Li Zhuo,Maeda Daichi,Yoshida Makoto,Umakoshi Michinobu,Nanjo Hiroshi,Shiraishi Kouya,Saito Motonobu,Kohno Takashi,Konno Hayato,Saito Hajime,Minamiya Yoshihiro,Goto Akiteru
Lung cancer (Amsterdam, Netherlands)
OBJECTIVE:Tumor-associated macrophages (TAMs) are believed to influence tumor progression and the prognosis of patients. The purpose of this study was to clarify the correlation between the TAM density or location and the clinicopathological features of non-small-cell lung cancer (NSCLC) as well as to explore the prognostic impact of TAMs in NSCLC. MATERIALS AND METHODS:CD68- and CD204-positive macrophages were detected in tumor islets, tumor stroma and alveolar space in 297 patients with NSCLC using immunochemistry. The clinicopathological and genetic factors surveyed were the disease-free survival, age, gender, smoking status, histological type, disease stage, histological grade, pleural invasion, lymph node metastasis, EGFR gene mutations and ALK rearrangements.
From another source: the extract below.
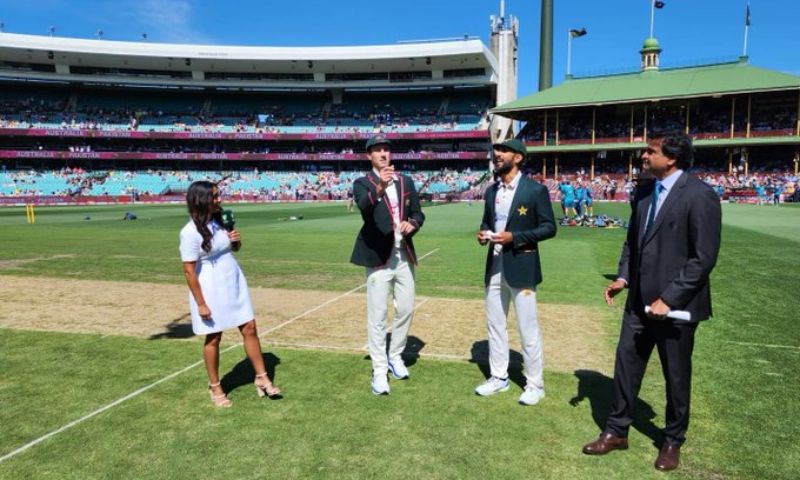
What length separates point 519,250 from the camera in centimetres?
459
RESULTS:There were significantly more CD68-positive macrophages than CD204-positive macrophages in each location of the tumor islets, tumor stroma and alveolar spaces, and they were strongly correlated (P < 0.0001 each). Factors such as male gender, being a smoker, an advanced disease stage and histological grade, positive pleural invasion and node status and wild-type EGFR gene status were significantly correlated with a higher density of CD68- and CD204-positive TAMs in tumor stroma (P < 0.05 each). In contrast, the age of patients was not correlated with CD68- and CD204-positive TAMs (P > 0.05 each). Furthermore, survival analysis revealed that a high number of CD68- and CD204-positive TAMs in tumor stroma, but not in tumor islets or alveolar space, was a significant prognostic factor for the disease-free survival time of NSCLC (P < 0.05, respectively). Moreover, both univariate and multivariate analyses confirmed that higher numbers of CD204-positive TAMs in tumor stroma were an independent worse prognostic predictor for adenocarcinoma. CONCLUSION:The tumor stroma is the most suitable intratumoral area for the evaluation of TAMs in the setting of the prognostic prediction of NSCLC patients. CD204-positive TAMs are the preferable marker for prognostic prediction in NSCLC, especially in lung adenocarcinoma.